## start Recorded information

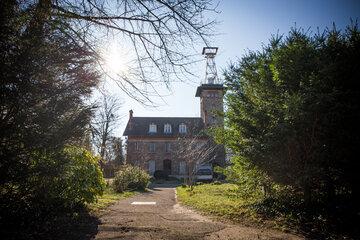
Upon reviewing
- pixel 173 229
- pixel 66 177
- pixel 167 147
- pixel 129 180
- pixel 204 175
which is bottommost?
pixel 173 229

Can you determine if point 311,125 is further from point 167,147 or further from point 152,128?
point 152,128

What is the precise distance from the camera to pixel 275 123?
8016 mm

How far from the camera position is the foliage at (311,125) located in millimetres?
7441

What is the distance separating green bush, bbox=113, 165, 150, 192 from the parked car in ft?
33.9

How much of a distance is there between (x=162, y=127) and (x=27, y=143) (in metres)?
40.6

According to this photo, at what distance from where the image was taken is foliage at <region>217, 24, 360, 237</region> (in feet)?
24.4

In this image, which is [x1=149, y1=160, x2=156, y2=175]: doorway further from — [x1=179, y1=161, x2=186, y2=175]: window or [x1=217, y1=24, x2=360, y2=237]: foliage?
[x1=217, y1=24, x2=360, y2=237]: foliage

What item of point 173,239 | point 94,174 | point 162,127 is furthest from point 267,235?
point 162,127

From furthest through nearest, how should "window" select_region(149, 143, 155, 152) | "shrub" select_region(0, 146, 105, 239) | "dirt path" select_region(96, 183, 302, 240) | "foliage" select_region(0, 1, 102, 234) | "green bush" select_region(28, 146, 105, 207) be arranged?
1. "window" select_region(149, 143, 155, 152)
2. "dirt path" select_region(96, 183, 302, 240)
3. "green bush" select_region(28, 146, 105, 207)
4. "shrub" select_region(0, 146, 105, 239)
5. "foliage" select_region(0, 1, 102, 234)

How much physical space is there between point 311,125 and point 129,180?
1458 cm

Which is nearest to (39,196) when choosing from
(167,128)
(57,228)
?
(57,228)

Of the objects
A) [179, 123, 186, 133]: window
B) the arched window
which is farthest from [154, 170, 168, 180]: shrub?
[179, 123, 186, 133]: window

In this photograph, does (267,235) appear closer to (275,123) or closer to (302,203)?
(302,203)

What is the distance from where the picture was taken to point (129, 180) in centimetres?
1991
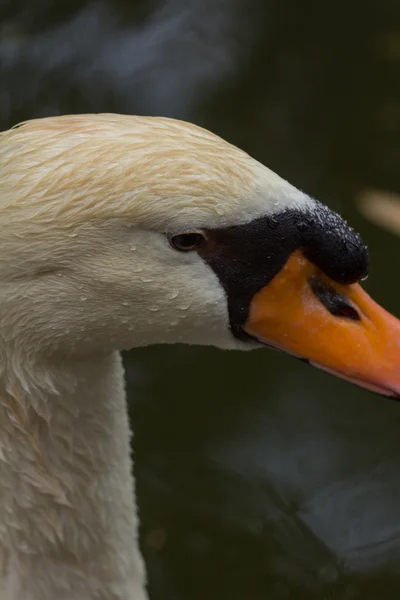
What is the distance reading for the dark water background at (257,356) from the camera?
4.28 m

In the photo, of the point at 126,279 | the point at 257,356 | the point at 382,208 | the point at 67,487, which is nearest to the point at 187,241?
the point at 126,279

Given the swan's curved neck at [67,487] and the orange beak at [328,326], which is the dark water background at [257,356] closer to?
the swan's curved neck at [67,487]

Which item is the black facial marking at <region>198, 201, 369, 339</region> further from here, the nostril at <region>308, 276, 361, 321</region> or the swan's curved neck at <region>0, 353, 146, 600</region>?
the swan's curved neck at <region>0, 353, 146, 600</region>

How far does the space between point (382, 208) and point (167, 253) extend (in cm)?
310

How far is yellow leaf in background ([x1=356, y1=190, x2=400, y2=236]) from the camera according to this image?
17.0 feet

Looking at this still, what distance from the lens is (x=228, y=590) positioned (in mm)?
4176

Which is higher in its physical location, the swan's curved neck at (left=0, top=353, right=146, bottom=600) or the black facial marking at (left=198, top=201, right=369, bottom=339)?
the black facial marking at (left=198, top=201, right=369, bottom=339)

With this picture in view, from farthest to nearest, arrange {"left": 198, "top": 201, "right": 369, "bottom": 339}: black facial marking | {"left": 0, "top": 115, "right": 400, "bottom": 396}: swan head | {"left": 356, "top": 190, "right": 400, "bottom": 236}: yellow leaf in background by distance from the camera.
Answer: {"left": 356, "top": 190, "right": 400, "bottom": 236}: yellow leaf in background < {"left": 198, "top": 201, "right": 369, "bottom": 339}: black facial marking < {"left": 0, "top": 115, "right": 400, "bottom": 396}: swan head

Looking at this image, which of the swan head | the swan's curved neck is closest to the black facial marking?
the swan head

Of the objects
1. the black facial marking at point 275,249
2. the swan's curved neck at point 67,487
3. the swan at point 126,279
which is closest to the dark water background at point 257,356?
the swan's curved neck at point 67,487

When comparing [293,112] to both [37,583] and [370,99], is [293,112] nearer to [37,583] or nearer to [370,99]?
[370,99]

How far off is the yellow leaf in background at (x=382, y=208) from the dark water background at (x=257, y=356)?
0.18ft

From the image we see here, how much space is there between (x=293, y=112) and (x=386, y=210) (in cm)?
81

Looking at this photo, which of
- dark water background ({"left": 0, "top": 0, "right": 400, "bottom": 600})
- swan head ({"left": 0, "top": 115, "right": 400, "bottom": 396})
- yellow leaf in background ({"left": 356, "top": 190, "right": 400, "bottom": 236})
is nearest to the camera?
swan head ({"left": 0, "top": 115, "right": 400, "bottom": 396})
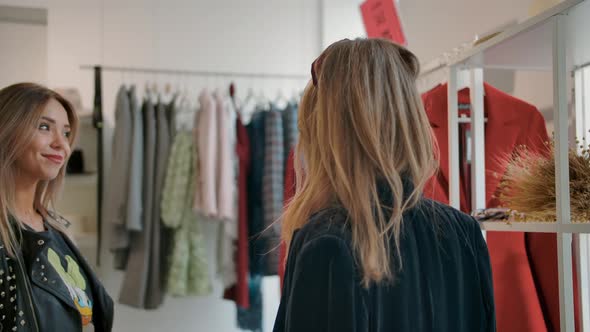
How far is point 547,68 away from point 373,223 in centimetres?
124

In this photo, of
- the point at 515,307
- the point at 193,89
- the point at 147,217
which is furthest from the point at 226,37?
the point at 515,307

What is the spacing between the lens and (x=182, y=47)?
417 cm

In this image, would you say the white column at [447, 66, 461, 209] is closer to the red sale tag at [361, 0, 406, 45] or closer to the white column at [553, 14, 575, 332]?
the white column at [553, 14, 575, 332]

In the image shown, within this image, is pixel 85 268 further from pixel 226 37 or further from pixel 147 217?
pixel 226 37

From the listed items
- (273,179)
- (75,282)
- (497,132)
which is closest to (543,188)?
(497,132)

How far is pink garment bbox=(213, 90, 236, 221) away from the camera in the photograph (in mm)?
3553

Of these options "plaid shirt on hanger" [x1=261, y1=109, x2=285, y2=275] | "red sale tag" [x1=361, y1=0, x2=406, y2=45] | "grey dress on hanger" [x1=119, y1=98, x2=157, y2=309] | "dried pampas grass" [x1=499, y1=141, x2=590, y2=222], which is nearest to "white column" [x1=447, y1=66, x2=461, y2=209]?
"dried pampas grass" [x1=499, y1=141, x2=590, y2=222]

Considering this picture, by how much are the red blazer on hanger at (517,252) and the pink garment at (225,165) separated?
5.54 ft

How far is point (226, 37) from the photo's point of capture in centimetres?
424

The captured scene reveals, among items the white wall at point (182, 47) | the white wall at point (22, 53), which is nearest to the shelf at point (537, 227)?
the white wall at point (182, 47)

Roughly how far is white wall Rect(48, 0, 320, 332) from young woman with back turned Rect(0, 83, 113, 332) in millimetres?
1841

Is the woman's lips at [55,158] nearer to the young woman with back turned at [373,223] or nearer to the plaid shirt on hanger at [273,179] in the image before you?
the young woman with back turned at [373,223]

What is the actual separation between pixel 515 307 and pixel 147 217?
231cm

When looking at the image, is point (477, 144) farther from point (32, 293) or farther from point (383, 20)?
point (32, 293)
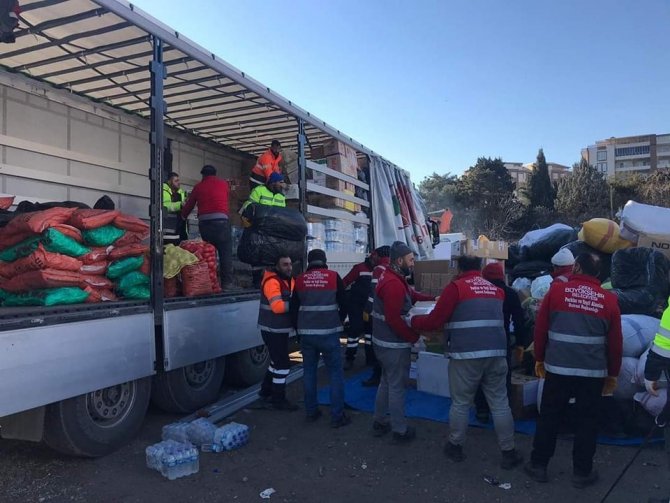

## end Recorded information

Your objective:
Render all of the material above as a numbered list, one line per item, skipping blank lines. Leave the pictures out.

Response:
1. Upon reviewing
2. - pixel 173 229
3. - pixel 66 177
4. - pixel 167 147
5. - pixel 129 180
6. - pixel 204 175
7. which is bottommost?
8. pixel 173 229
9. Can you determine if point 311,125 is further from point 167,147 or further from point 152,128?
10. point 152,128
11. What is the precise distance from the camera to pixel 275 123?
12. 8016 mm
13. How far from the camera position is the foliage at (311,125) located in millimetres?
14. 7441
15. What is the distance separating green bush, bbox=113, 165, 150, 192 from the parked car in ft?
16. 33.9
17. How much of a distance is there between (x=162, y=127) and (x=27, y=143) (in metres)?
18. 40.6
19. According to this photo, at what distance from where the image was taken is foliage at <region>217, 24, 360, 237</region> (in feet)?
20. 24.4
21. In this image, which is [x1=149, y1=160, x2=156, y2=175]: doorway further from — [x1=179, y1=161, x2=186, y2=175]: window or [x1=217, y1=24, x2=360, y2=237]: foliage?
22. [x1=217, y1=24, x2=360, y2=237]: foliage
23. What item of point 173,239 | point 94,174 | point 162,127 is furthest from point 267,235?
24. point 162,127
25. From furthest through nearest, how should "window" select_region(149, 143, 155, 152) | "shrub" select_region(0, 146, 105, 239) | "dirt path" select_region(96, 183, 302, 240) | "foliage" select_region(0, 1, 102, 234) | "green bush" select_region(28, 146, 105, 207) be arranged?
26. 1. "window" select_region(149, 143, 155, 152)
27. 2. "dirt path" select_region(96, 183, 302, 240)
28. 3. "green bush" select_region(28, 146, 105, 207)
29. 4. "shrub" select_region(0, 146, 105, 239)
30. 5. "foliage" select_region(0, 1, 102, 234)
31. How much physical space is there between point 311,125 and point 129,180?
32. 1458 cm
33. Which is nearest to (39,196) when choosing from
34. (167,128)
35. (57,228)
36. ?
37. (57,228)
38. Of the objects
39. A) [179, 123, 186, 133]: window
40. B) the arched window
41. which is farthest from [154, 170, 168, 180]: shrub?
42. [179, 123, 186, 133]: window
43. In this photograph, does (267,235) appear closer to (275,123) or closer to (302,203)?
44. (302,203)
45. What is the distance from where the picture was taken to point (129, 180) in centimetres?
46. 1991
47. What is the distance reading for the dark water background at (257,356) from the camera?
48. 4.28 m
49. In the photo, of the point at 126,279 | the point at 257,356 | the point at 382,208 | the point at 67,487, which is nearest to the point at 187,241?
50. the point at 126,279
51. Given the swan's curved neck at [67,487] and the orange beak at [328,326], which is the dark water background at [257,356] closer to?
52. the swan's curved neck at [67,487]
53. Which item is the black facial marking at <region>198, 201, 369, 339</region> further from here, the nostril at <region>308, 276, 361, 321</region> or the swan's curved neck at <region>0, 353, 146, 600</region>?
54. the swan's curved neck at <region>0, 353, 146, 600</region>
55. How far does the space between point (382, 208) and point (167, 253) extend (in cm)?
56. 310
57. How far is yellow leaf in background ([x1=356, y1=190, x2=400, y2=236]) from the camera according to this image?
58. 17.0 feet
59. Looking at this still, what distance from the lens is (x=228, y=590) positioned (in mm)?
60. 4176
61. Which is higher in its physical location, the swan's curved neck at (left=0, top=353, right=146, bottom=600) or the black facial marking at (left=198, top=201, right=369, bottom=339)?
62. the black facial marking at (left=198, top=201, right=369, bottom=339)
63. With this picture in view, from farthest to nearest, arrange {"left": 198, "top": 201, "right": 369, "bottom": 339}: black facial marking | {"left": 0, "top": 115, "right": 400, "bottom": 396}: swan head | {"left": 356, "top": 190, "right": 400, "bottom": 236}: yellow leaf in background by distance from the camera.
64. Answer: {"left": 356, "top": 190, "right": 400, "bottom": 236}: yellow leaf in background < {"left": 198, "top": 201, "right": 369, "bottom": 339}: black facial marking < {"left": 0, "top": 115, "right": 400, "bottom": 396}: swan head
65. Looking at this image, which of the swan head | the swan's curved neck is closest to the black facial marking?
66. the swan head
67. Of the objects
68. 1. the black facial marking at point 275,249
69. 2. the swan's curved neck at point 67,487
70. 3. the swan at point 126,279
71. which is closest to the dark water background at point 257,356?
72. the swan's curved neck at point 67,487
73. When comparing [293,112] to both [37,583] and [370,99], is [293,112] nearer to [37,583] or nearer to [370,99]?
74. [370,99]
75. How far off is the yellow leaf in background at (x=382, y=208) from the dark water background at (x=257, y=356)?
76. 0.18ft
77. From the image we see here, how much space is there between (x=293, y=112) and (x=386, y=210) (in cm)?
78. 81
79. Looking at this photo, which of
80. - dark water background ({"left": 0, "top": 0, "right": 400, "bottom": 600})
81. - swan head ({"left": 0, "top": 115, "right": 400, "bottom": 396})
82. - yellow leaf in background ({"left": 356, "top": 190, "right": 400, "bottom": 236})
83. is nearest to the camera?
84. swan head ({"left": 0, "top": 115, "right": 400, "bottom": 396})
85. How far is point 547,68 away from point 373,223 in centimetres?
86. 124
87. In this photo, of
88. - the point at 515,307
89. - the point at 193,89
90. - the point at 147,217
91. which is furthest from the point at 226,37?
92. the point at 515,307
93. What is the spacing between the lens and (x=182, y=47)?
94. 417 cm
95. In this image, would you say the white column at [447, 66, 461, 209] is closer to the red sale tag at [361, 0, 406, 45] or closer to the white column at [553, 14, 575, 332]?
96. the white column at [553, 14, 575, 332]
97. In the image shown, within this image, is pixel 85 268 further from pixel 226 37 or further from pixel 147 217?
98. pixel 226 37
99. From the listed items
100. - (273,179)
101. - (75,282)
102. - (497,132)
103. which is closest to (543,188)?
104. (497,132)
105. How far is pink garment bbox=(213, 90, 236, 221) away from the camera in the photograph (in mm)?
106. 3553
107. Of these options "plaid shirt on hanger" [x1=261, y1=109, x2=285, y2=275] | "red sale tag" [x1=361, y1=0, x2=406, y2=45] | "grey dress on hanger" [x1=119, y1=98, x2=157, y2=309] | "dried pampas grass" [x1=499, y1=141, x2=590, y2=222], which is nearest to "white column" [x1=447, y1=66, x2=461, y2=209]?
108. "dried pampas grass" [x1=499, y1=141, x2=590, y2=222]
109. Considering this picture, by how much are the red blazer on hanger at (517,252) and the pink garment at (225,165) separated?
110. 5.54 ft
111. How far is point (226, 37) from the photo's point of capture in centimetres?
112. 424
113. The captured scene reveals, among items the white wall at point (182, 47) | the white wall at point (22, 53), which is nearest to the shelf at point (537, 227)?
114. the white wall at point (182, 47)
115. Roughly how far is white wall Rect(48, 0, 320, 332) from young woman with back turned Rect(0, 83, 113, 332) in millimetres?
116. 1841
117. Is the woman's lips at [55,158] nearer to the young woman with back turned at [373,223] or nearer to the plaid shirt on hanger at [273,179] in the image before you?
118. the young woman with back turned at [373,223]
119. What is the actual separation between pixel 515 307 and pixel 147 217?
120. 231cm
121. When looking at the image, is point (477, 144) farther from point (32, 293) or farther from point (383, 20)?
122. point (32, 293)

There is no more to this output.